# [Data for the task]
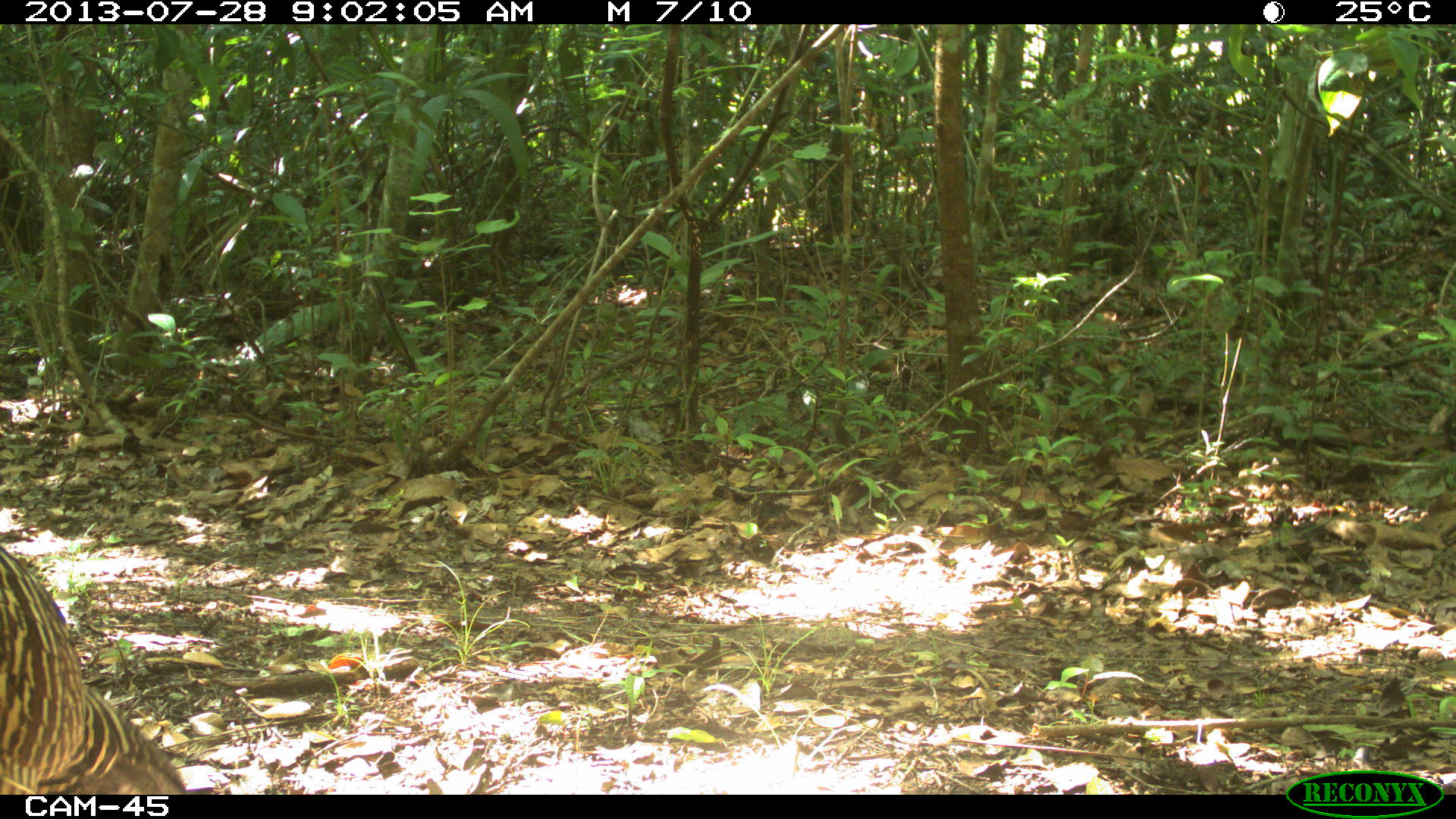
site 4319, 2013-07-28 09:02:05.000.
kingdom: Animalia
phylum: Chordata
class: Aves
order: Galliformes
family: Cracidae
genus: Crax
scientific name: Crax rubra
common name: great curassow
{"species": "Crax rubra (great curassow)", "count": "1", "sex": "female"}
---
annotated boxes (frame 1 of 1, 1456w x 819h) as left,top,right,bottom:
crax rubra: 0,543,189,794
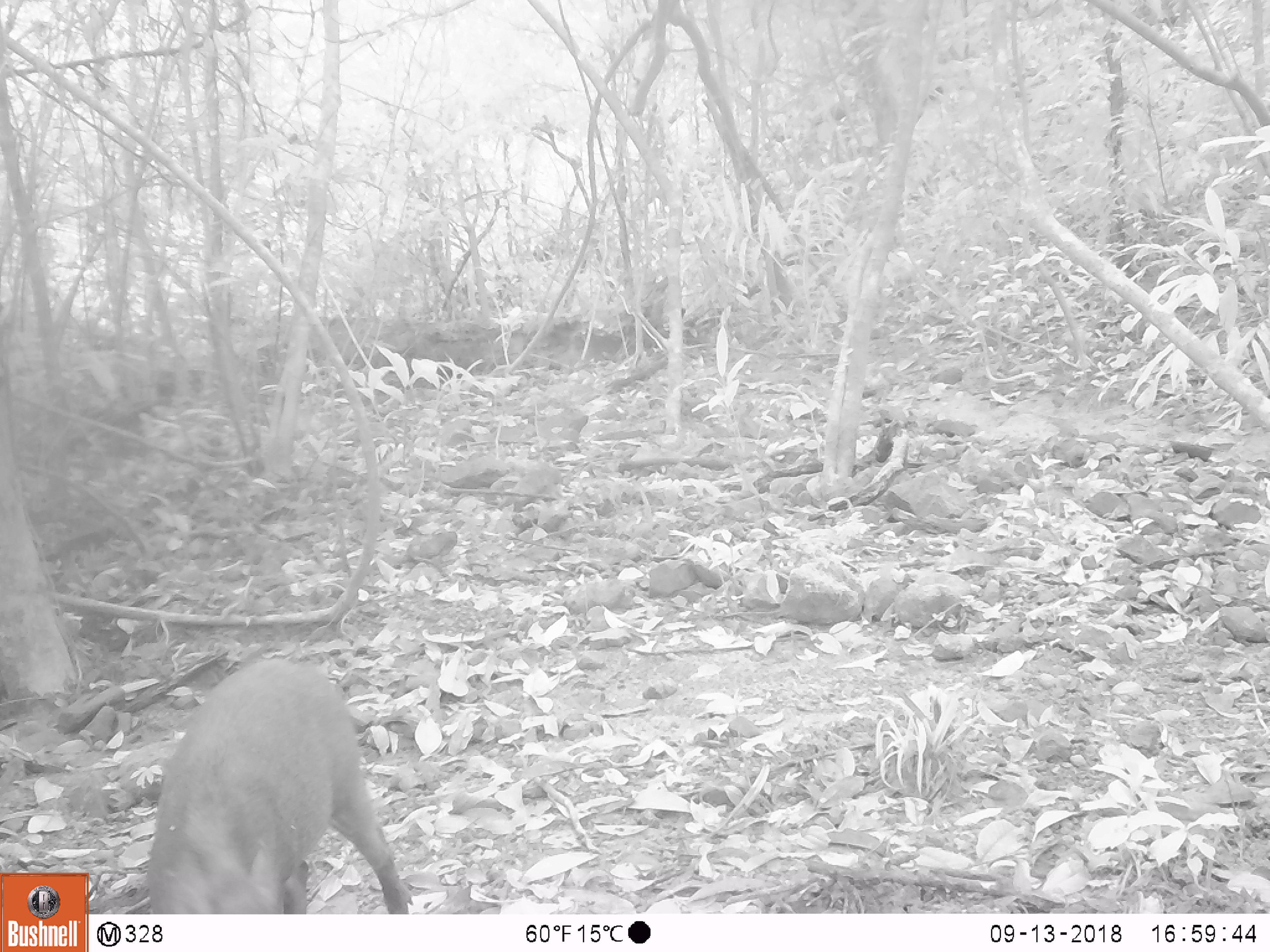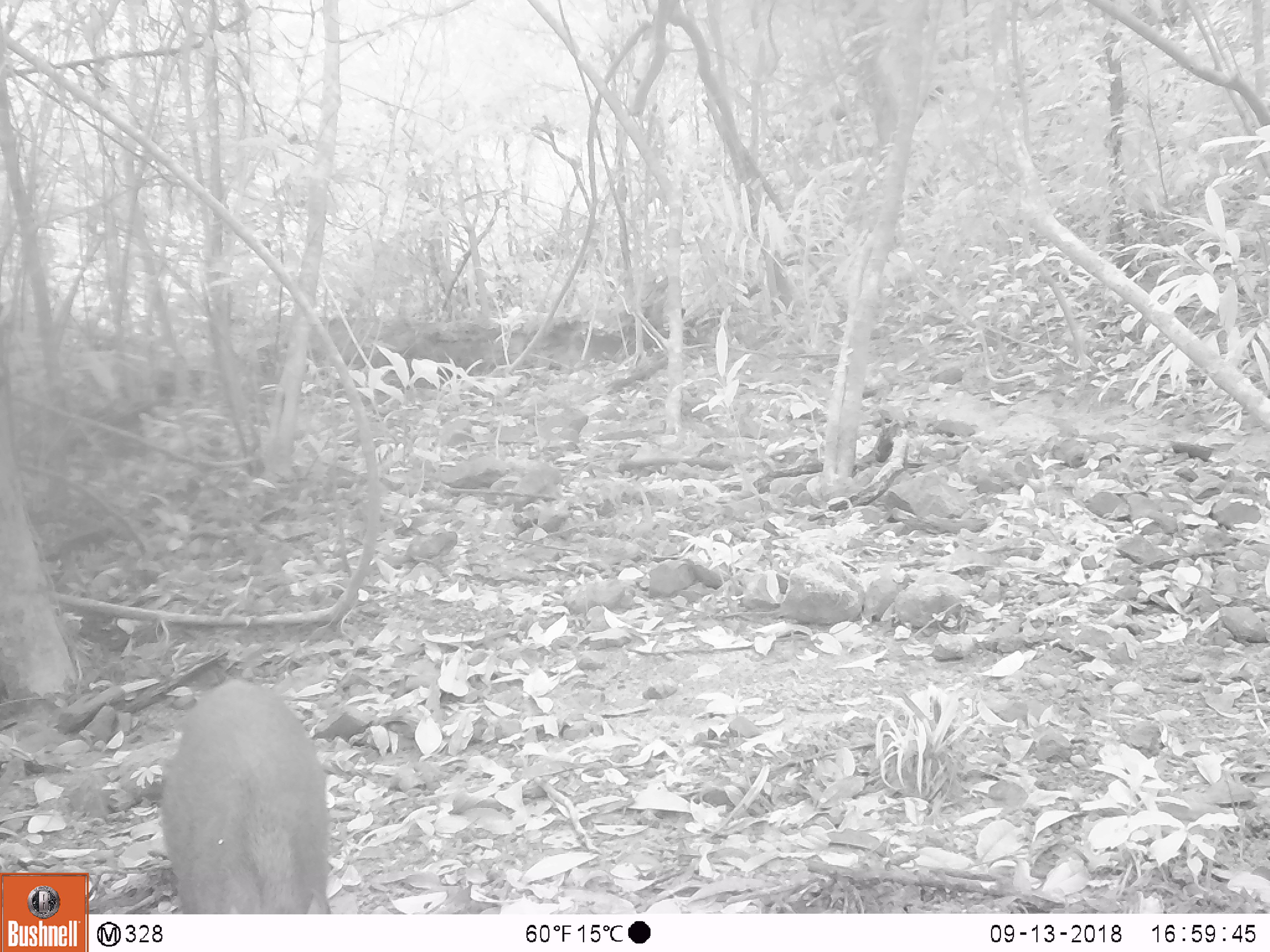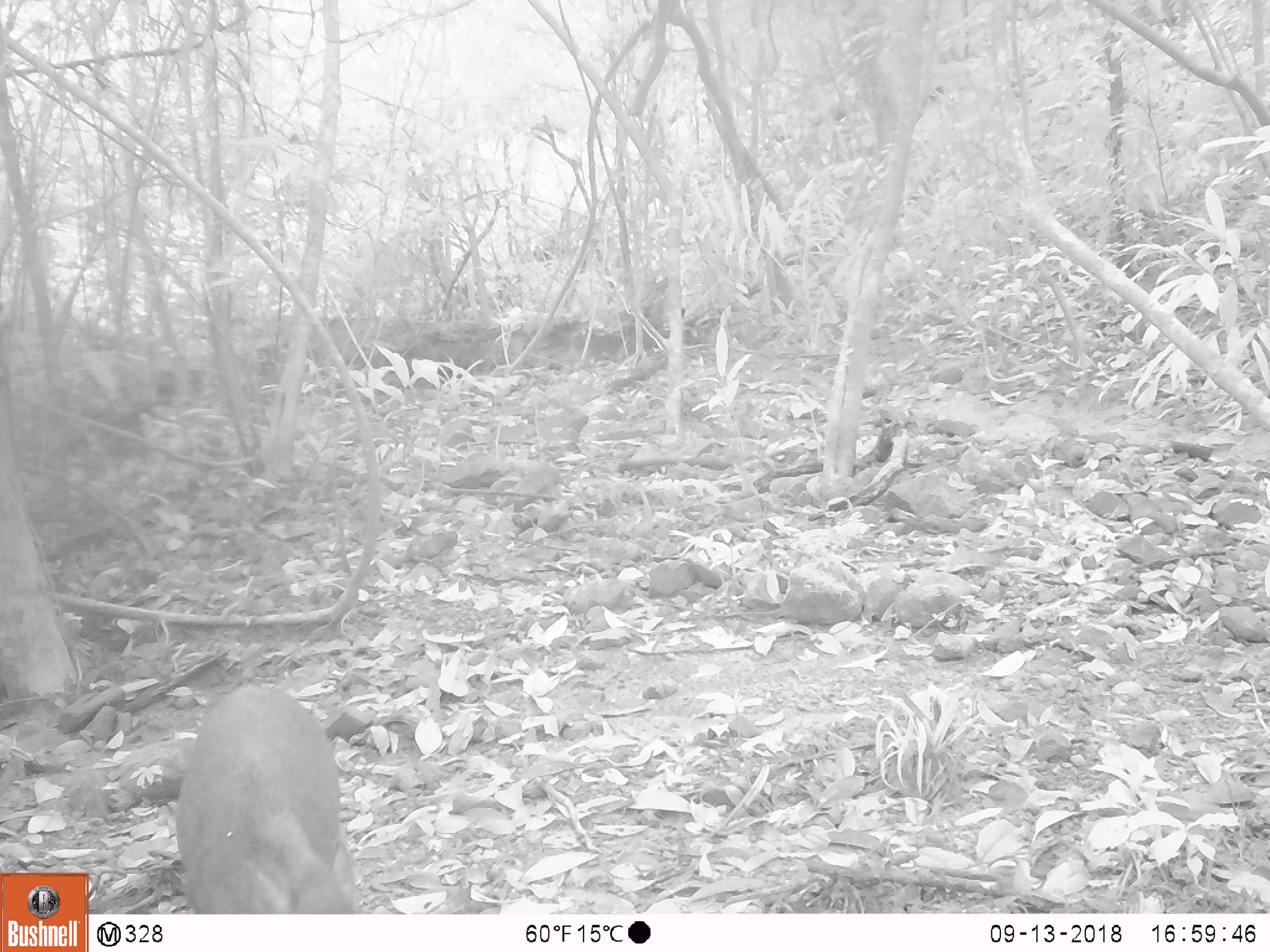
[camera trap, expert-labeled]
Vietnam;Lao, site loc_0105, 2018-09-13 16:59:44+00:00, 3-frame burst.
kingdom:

# [Problem to work on]
With pictures left out, print the lines of the material above from the line containing "order: Galliformes" through its last line, exactly and nothing more.

# [Exercise response]
order: Galliformes
family: Cracidae
genus: Crax
scientific name: Crax rubra
common name: great curassow
{"species": "Crax rubra (great curassow)", "count": "1", "sex": "female"}
---
annotated boxes (frame 1 of 1, 1456w x 819h) as left,top,right,bottom:
crax rubra: 0,543,189,794
[camera trap, expert-labeled]
Vietnam;Lao, site loc_0105, 2018-09-13 16:59:44+00:00, 3-frame burst.
kingdom:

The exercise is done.